## 本文抜粋
Archive for 10月, 2012

屈辱的な事件に怒りはないか

火曜日, 10月 23rd, 2012

  オスプレイ問題にひきつづきとんでもないことがまた沖縄で起きた。若い二人の米軍兵による日本人女性への強姦致傷事件だ。あるテレビの報道番組が、容疑者の一人の故郷テキサスを訪ね、彼の友人へインタビューをした。
 友人は、容疑者は女性に対してそんなことをする男ではなかったと、容疑者がもともと健全な人格であったことを語った。
 もしその通りなら、彼は軍人になったことが原因で女性を襲うような人間になったのか。それとも、沖縄という異国の基地のまちで、相手が日本人女性だったからたいした罪の意識なく犯行に及んだのか。
 軍人という身分が保護されていると意識していたのか。故郷のアメリカ人の白人女性に対してだったらそんな卑劣なことはしなかったのか。

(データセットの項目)
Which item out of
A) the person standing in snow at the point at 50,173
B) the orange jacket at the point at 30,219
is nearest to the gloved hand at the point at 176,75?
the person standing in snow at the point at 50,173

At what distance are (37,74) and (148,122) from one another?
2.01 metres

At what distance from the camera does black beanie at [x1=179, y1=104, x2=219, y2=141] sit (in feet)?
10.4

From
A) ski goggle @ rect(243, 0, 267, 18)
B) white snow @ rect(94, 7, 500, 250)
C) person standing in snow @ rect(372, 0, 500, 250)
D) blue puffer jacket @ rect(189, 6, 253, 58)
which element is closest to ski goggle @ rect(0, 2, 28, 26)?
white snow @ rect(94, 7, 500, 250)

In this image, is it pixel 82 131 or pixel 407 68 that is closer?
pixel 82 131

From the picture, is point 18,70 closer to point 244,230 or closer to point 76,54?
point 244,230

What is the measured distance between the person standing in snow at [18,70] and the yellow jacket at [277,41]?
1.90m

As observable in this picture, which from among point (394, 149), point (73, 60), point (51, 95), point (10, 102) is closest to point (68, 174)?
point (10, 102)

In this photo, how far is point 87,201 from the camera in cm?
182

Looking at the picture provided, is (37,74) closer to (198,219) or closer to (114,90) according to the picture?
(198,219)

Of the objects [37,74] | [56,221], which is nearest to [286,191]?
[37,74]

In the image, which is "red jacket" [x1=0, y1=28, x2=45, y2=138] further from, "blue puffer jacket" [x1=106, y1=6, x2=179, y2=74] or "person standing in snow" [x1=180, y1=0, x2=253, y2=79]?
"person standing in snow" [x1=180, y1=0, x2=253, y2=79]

## 作業内容
本文によると、ある報道番組が訪ねた容疑者の一人の故郷はどこか。 この資料は本文とは無関係です。

## 解答
テキサス